Ci si accede attraverso tre Porte: Porta Fiume, Porta Castello e Porta Rivellino, all’interno vi si trovano diverse piazze: Raffaele Giallorenzi, intitolata in onore di un partigiano morto durante la guerra, ed era dei commercianti di allora; piazza Santi Quaranta, dalla quale si diramano anguste stradine e scalette che attraversano il centro storico in lungo e in largo; piazza Campitello, che ha da un lato il Castello e dall’altro la chiesa Santa Maria delle Grazie, e che nel periodo estivo si trasforma in teatro, cinema, punto di culto e di degustazioni all’aperto; piazza Mari, dove c’è l’ingresso di casa Mari, che ospito’ Giuseppe Garibaldi durante il suo viaggio verso Napoli.
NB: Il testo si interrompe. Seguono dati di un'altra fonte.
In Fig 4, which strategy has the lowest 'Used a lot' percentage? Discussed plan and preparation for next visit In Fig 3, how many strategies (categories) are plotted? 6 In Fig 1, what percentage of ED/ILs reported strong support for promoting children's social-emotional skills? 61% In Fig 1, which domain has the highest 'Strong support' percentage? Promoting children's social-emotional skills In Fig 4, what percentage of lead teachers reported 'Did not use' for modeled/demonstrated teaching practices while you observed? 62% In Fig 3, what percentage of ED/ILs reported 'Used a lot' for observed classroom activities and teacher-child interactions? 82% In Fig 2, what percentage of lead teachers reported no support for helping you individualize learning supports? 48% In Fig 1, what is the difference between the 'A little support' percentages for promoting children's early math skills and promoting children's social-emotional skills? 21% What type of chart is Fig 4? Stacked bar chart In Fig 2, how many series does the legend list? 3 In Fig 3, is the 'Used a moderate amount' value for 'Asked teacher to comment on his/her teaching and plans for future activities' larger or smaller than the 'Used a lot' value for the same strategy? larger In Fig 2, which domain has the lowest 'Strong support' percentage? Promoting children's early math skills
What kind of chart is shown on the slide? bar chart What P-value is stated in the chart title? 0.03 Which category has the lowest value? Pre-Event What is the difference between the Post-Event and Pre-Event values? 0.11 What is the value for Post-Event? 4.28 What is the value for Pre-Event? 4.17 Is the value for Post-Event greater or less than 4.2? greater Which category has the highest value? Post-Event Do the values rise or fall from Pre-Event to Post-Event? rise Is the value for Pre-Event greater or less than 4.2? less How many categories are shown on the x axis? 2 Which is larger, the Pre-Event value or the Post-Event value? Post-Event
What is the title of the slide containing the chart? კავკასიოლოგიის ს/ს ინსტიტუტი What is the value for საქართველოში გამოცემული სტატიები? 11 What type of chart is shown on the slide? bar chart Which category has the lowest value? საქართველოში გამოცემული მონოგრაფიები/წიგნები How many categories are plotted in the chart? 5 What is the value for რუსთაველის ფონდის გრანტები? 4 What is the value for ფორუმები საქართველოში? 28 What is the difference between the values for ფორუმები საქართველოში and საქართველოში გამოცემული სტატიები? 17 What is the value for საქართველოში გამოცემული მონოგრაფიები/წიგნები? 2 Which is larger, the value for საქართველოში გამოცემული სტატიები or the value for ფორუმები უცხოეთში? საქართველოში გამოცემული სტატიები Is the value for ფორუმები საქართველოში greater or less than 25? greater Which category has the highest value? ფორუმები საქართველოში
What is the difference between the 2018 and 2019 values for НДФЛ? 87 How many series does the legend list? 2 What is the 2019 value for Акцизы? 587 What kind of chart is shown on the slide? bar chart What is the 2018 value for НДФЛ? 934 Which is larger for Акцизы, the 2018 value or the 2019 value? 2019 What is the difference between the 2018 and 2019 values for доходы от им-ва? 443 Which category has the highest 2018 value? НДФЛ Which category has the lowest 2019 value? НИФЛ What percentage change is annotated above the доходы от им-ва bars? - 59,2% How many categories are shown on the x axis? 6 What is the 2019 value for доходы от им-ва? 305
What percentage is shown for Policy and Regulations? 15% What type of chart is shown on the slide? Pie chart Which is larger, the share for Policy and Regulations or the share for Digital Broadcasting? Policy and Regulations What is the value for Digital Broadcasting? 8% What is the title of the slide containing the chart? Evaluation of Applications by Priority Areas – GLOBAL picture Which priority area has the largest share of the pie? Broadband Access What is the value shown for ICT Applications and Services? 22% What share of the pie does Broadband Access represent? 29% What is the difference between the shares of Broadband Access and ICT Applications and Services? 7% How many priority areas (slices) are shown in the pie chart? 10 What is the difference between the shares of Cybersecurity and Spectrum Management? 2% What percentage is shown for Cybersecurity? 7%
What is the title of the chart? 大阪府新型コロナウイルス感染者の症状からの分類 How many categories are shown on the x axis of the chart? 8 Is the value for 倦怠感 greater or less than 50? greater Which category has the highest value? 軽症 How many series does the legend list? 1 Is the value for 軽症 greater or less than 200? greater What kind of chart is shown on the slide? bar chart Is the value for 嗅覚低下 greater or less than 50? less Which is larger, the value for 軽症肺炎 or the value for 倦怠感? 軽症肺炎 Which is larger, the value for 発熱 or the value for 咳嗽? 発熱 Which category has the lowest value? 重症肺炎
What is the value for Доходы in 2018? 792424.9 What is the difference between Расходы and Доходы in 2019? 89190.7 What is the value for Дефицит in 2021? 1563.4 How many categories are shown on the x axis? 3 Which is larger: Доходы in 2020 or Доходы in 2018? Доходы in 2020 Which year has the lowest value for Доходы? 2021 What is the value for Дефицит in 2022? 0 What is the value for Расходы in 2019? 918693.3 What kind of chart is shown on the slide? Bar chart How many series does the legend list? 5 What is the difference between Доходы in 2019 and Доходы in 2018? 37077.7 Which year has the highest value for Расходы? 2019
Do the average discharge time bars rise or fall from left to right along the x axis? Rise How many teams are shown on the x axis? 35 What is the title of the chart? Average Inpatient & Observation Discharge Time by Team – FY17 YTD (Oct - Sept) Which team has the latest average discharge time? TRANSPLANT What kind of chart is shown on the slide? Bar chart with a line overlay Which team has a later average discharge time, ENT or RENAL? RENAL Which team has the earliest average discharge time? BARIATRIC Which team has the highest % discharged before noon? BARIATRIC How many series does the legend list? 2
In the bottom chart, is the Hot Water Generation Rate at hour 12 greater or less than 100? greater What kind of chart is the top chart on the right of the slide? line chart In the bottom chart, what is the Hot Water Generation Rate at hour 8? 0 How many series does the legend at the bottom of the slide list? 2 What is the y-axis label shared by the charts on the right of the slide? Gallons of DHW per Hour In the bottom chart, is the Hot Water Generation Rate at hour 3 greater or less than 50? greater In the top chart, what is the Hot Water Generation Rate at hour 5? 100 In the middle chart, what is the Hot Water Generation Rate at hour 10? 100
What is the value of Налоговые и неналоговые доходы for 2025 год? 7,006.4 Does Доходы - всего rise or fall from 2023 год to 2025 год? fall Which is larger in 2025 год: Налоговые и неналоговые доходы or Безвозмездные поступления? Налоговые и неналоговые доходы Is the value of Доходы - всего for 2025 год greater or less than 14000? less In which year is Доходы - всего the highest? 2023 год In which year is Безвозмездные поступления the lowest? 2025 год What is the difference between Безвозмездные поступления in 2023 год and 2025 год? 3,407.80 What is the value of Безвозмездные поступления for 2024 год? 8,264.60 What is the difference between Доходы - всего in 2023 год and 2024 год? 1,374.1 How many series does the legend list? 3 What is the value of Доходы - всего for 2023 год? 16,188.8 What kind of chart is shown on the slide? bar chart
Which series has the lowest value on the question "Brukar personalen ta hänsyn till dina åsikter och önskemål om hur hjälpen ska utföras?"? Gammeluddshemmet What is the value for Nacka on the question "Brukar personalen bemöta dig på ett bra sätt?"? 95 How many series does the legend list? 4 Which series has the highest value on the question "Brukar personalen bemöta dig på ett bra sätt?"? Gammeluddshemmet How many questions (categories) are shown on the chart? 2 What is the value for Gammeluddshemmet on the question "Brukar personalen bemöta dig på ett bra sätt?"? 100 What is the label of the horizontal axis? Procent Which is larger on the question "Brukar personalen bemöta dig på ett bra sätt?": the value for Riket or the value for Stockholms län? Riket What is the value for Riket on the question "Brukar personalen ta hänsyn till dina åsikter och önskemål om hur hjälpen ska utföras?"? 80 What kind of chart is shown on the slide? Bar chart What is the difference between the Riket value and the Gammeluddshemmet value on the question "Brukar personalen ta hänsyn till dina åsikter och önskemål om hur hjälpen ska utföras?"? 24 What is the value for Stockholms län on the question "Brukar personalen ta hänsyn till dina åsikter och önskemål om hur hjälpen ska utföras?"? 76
Oltre alle piazze si possono ammirare i palazzi gentilizi delle famiglie:Carusi, De Maffutis, D’Amato, Mari, Fallace, Caggiano; e poi le Vie: Vico Soldovieri, Via Cupole, Via Gerardo D’amato, Via Luca Beatrice, Via Casella e i Vicoli: Vico chiesa vecchia, Vico Carlo Rota, e i Portali: Opromolla, Gerardo D’Amato,( poeta umanista di Auletta, al quale fu intitolata la Via, il quale seppe comunicare ai giovani che frequentavano il suo studio il suo sapere), Caggiano e Langone.Possiamo ancora ammirare un vecchio forno, che l’architetto Martini vuole recuperare come punto monumentale storico.